À propos de « Quelque chose d’elle » de Jackie Dervichian, éditions Dergham, Beyrouth, 2018
À qui veut comprendre quelque chose au mystère du Liban, il faut lire « Quelque chose d’elle » de Jackie Dervichian.
En effet, avec tout son coeur, et comme c’est un coeur immense, son livre dit un peu, beaucoup, à la folie quelque chose d’elle.
On y découvre un tissus d’émotions à fleur de peau, dans cette vie moyen-orientale chahutée par les identités et les migrations.
On traverse avec l’héroïne la tendresse partagée d’une mère, d’un père qui savent toute la difficulté d’être d’ailleurs, d’ici, de partout, éternellement chahuté de pays en pays, sans vraiment pouvoir planter ses racines quelque part, ou si ces racines existent, l’endroit en est interdit d’accès, les rejetant en éternel exil.
C’est toute la force et la faiblesse du Liban, dernier pays héritier d’une cosmopolitisme sacrifié sur l’autel des particularismes, des nationalismes.
Ce Liban là, multiculturel, véritable mosaïque, vibre dans ce foisonnement, cette exubérance.
On suit pas à pas, au rythme d’une prose poétique toute de tendresse et d’amour, les pas balbutiant de Saune.
Il lui en faut de la tendresse et de l’amour pour franchir les obstacles, avancer en terre tantôt accueillante, tantôt ravagée par les bombes et les attentats.
Lorsqu’on vit dans le confort européen, on a du mal à sentir tout ce qu’il faut d’amour pour survivre à l’hostilité, traverser les périodes où les communautés s’opposent jusqu’à s’entretuer.
Pourtant c’est ce qu’il lui faut, à Saune, cet amour salvateur qui est là, entre les lignes, comme une main tendue pour aider à ne retenir que la tendresse du monde.
C’est toute la force de l’écriture de Jackie Dervichian que de nous donner à sentir, à voir. Les mots se font poème, chant vibrant au rythme des battements du coeur.
Tout est là, il ne manque que les images.
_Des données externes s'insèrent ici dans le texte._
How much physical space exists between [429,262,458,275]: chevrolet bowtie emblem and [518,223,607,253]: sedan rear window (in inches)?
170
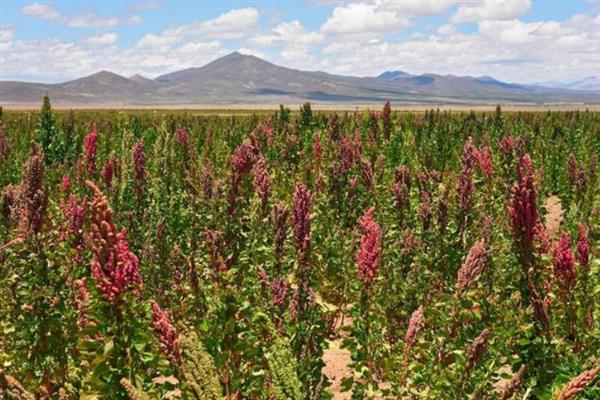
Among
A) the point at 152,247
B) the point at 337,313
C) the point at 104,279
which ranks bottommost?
the point at 337,313

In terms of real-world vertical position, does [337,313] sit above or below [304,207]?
below

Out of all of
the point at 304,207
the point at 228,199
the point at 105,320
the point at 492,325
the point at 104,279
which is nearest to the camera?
the point at 104,279

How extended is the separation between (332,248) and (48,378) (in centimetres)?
453

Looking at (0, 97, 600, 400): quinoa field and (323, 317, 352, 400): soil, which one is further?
(323, 317, 352, 400): soil

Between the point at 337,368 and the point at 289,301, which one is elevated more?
the point at 289,301

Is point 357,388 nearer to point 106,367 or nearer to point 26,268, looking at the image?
point 106,367

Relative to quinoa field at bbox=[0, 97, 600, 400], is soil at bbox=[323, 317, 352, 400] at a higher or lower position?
lower

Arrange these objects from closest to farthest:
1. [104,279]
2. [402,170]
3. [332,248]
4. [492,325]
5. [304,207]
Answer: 1. [104,279]
2. [492,325]
3. [304,207]
4. [332,248]
5. [402,170]

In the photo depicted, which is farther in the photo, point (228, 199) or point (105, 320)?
point (228, 199)

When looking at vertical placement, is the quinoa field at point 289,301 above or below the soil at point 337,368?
above

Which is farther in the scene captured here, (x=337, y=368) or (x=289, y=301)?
(x=337, y=368)

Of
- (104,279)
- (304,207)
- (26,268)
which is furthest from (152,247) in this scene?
(104,279)

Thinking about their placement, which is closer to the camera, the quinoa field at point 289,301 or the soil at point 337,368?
the quinoa field at point 289,301

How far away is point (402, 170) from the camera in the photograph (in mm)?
11289
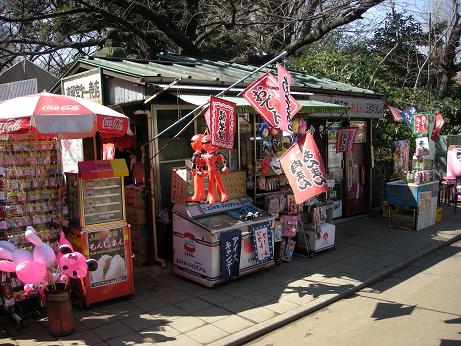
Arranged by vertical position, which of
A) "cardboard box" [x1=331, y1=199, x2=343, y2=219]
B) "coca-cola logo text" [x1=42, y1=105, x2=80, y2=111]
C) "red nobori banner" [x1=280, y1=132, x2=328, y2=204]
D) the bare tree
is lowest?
"cardboard box" [x1=331, y1=199, x2=343, y2=219]

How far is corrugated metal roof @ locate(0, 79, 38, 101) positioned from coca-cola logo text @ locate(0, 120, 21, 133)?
484cm

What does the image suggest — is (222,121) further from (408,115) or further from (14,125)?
(408,115)

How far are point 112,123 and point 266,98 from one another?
2432mm

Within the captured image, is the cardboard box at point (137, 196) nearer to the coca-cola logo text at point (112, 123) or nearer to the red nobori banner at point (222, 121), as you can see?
the coca-cola logo text at point (112, 123)

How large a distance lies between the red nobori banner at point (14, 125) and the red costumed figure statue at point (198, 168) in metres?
2.57

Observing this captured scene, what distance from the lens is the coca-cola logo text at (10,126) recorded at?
5.27 m

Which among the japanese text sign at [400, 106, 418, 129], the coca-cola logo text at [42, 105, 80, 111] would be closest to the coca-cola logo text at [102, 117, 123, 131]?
the coca-cola logo text at [42, 105, 80, 111]

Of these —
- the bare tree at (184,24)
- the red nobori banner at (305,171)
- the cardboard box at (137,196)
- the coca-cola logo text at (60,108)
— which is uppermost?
the bare tree at (184,24)

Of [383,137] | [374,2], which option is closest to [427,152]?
[383,137]

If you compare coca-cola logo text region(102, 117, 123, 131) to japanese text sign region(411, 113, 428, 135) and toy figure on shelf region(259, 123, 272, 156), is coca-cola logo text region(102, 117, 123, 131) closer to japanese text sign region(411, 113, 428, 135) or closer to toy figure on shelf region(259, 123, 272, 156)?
toy figure on shelf region(259, 123, 272, 156)

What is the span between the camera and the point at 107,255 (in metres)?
6.29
Bien que, en fermant les yeux et en suivant le rythme des phrases, on voit, on imagine.
L’amour est tellement fort qu’il n’est plus de frontières, plus de barrières.
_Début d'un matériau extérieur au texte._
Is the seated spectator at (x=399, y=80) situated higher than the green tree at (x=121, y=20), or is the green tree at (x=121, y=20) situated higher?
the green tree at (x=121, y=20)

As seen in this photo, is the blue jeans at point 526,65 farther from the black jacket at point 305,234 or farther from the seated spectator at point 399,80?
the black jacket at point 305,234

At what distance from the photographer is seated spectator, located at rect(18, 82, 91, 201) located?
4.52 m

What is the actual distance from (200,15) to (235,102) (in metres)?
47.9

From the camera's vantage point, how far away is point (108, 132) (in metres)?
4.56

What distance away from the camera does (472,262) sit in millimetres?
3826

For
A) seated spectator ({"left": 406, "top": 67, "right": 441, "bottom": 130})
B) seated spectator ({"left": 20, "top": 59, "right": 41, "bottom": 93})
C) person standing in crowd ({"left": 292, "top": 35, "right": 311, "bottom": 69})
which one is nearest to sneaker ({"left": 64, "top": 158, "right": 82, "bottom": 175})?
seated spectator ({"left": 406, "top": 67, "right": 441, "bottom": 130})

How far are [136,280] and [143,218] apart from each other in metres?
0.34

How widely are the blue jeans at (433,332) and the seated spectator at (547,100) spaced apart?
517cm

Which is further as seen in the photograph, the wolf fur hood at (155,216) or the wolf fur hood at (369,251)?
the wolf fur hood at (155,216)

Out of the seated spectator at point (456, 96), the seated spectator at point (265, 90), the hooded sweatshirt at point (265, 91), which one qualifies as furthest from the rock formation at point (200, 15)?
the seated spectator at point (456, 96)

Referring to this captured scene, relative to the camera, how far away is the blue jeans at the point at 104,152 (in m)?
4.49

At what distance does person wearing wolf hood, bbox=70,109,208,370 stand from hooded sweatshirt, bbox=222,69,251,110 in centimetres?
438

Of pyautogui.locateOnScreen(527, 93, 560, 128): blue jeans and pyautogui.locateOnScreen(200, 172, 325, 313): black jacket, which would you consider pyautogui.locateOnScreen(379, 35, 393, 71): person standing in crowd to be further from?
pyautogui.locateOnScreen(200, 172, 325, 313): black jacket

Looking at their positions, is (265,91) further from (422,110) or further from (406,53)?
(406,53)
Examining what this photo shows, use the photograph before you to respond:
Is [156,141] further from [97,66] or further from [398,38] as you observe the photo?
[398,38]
C’est un monde qui s’ouvre où les convulsions du siècle se trouvent apaisées d’une main fraîche sur le front fiévreux.
C’est une étoile qui brille dans le ciel d’Orient et donne envie d’ouvrir les bras et de la bercer, Saune, sauvage et rebelle, belle comme un jour oriental, si pleine de son histoire qui traverse les spasmes de l’Histoire.
On imagine cet élan retenu, cette infinie douceur qui se décline au fil d’une vie, ce baiser qui s’esquisse mais ne s’exprime pas, sinon dans un murmure intérieur.
C’est un film dont les images en noir et blanc, ou en couleur sépia donnerait envie de ne cesser de le regarder pour la seule beauté des âmes qui se croisent.
C’est un hymne d’amour permanent, déposé sur les paupières du soir, un baiser tendre sur le front des étoiles, histoire de poursuivre dans les rêves toute la beauté de vivre.